The International Monetary Fund has revised Nigeria’s economic growth forecast for 2026, raising it to 4.4 per cent from 4.2 per cent projected in October 2025.
The revised outlook was published in the IMF’s January 2026 update of the World Economic Outlook and unveiled on Monday.
The Fund’s upgrade to Nigeria’s outlook is part of a wider assessment of global economic conditions, which the Fund expects to remain relatively stable in the coming years.
Overall, the data suggest that Nigeria’s improved outlook is consistent with gradual but widespread economic strengthening across the region rather than an isolated revision.
Nigeria’s revised forecast builds on a period of significant economic adjustment marked by policy reforms and efforts to restore macroeconomic balance.
In its October 2025 World Economic Outlook, the IMF had projected Nigeria’s 2026 growth at 4.2 per cent, reflecting lingering concerns around inflation, fiscal pressures, and structural constraints.
Since then, policymakers have continued to pursue reforms aimed at strengthening fiscal coordination, stabilising the macroeconomic environment, and improving productivity across key sectors.
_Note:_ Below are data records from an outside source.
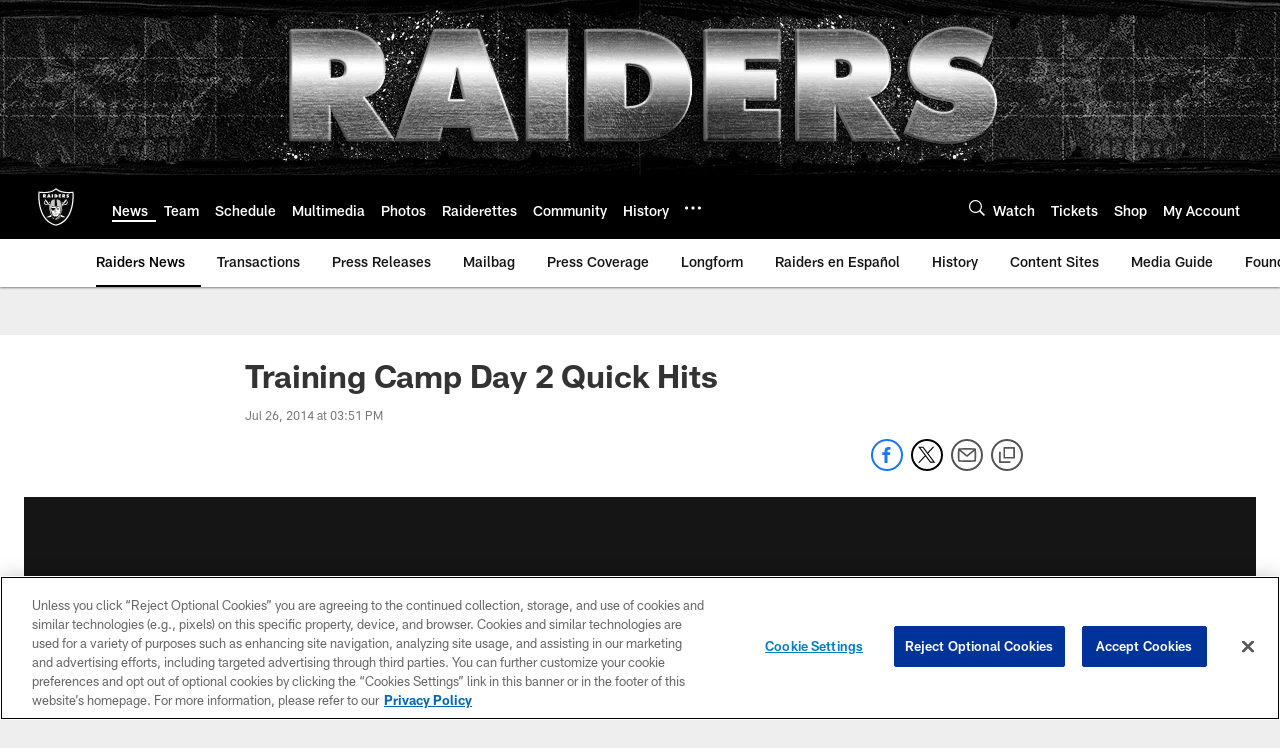

--- FILE ---
content_type: text/html; charset=utf-8
request_url: https://www.google.com/recaptcha/api2/aframe
body_size: 269
content:
<!DOCTYPE HTML><html><head><meta http-equiv="content-type" content="text/html; charset=UTF-8"></head><body><script nonce="v4BYNXE57IlsPkiMLVB2EQ">/** Anti-fraud and anti-abuse applications only. See google.com/recaptcha */ try{var clients={'sodar':'https://pagead2.googlesyndication.com/pagead/sodar?'};window.addEventListener("message",function(a){try{if(a.source===window.parent){var b=JSON.parse(a.data);var c=clients[b['id']];if(c){var d=document.createElement('img');d.src=c+b['params']+'&rc='+(localStorage.getItem("rc::a")?sessionStorage.getItem("rc::b"):"");window.document.body.appendChild(d);sessionStorage.setItem("rc::e",parseInt(sessionStorage.getItem("rc::e")||0)+1);localStorage.setItem("rc::h",'1769133496670');}}}catch(b){}});window.parent.postMessage("_grecaptcha_ready", "*");}catch(b){}</script></body></html>

--- FILE ---
content_type: text/javascript; charset=utf-8
request_url: https://auth-id.raiders.com/accounts.webSdkBootstrap?apiKey=4_VRvd-sXOJFZ63B8qenwvcw&pageURL=https%3A%2F%2Fwww.raiders.com%2Fnews%2Ftraining-camp-day-2-quick-hits-13308216&sdk=js_latest&sdkBuild=18435&format=json
body_size: 415
content:
{
  "callId": "019be892c42b795c9093e496b8117ed6",
  "errorCode": 0,
  "apiVersion": 2,
  "statusCode": 200,
  "statusReason": "OK",
  "time": "2026-01-23T01:58:11.256Z",
  "hasGmid": "ver4"
}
The IMF has repeatedly emphasised the importance of structural reforms in driving sustainable growth across emerging and developing economies, including Nigeria.
In Sub-Saharan Africa, regional growth was revised upward from 4.0 per cent to 4.1 per cent for 2025, and from 4.3 per cent to 4.4 per cent for 2026, indicating a broadly shared recovery trend.
It projects global growth of 3.3 per cent in 2026 and 3.2 per cent in 2027, broadly in line with the estimated 3.3 per cent outturn for 2025.
According to the Fund, this stability reflects a balance between headwinds from shifting trade policies and tailwinds from technology-driven investment, including artificial intelligence, alongside accommodative financial conditions.
Global inflation is expected to continue easing, with headline inflation projected to decline from 4.1 per cent in 2025 to 3.8 per cent in 2026, and further to 3.4 per cent in 2027.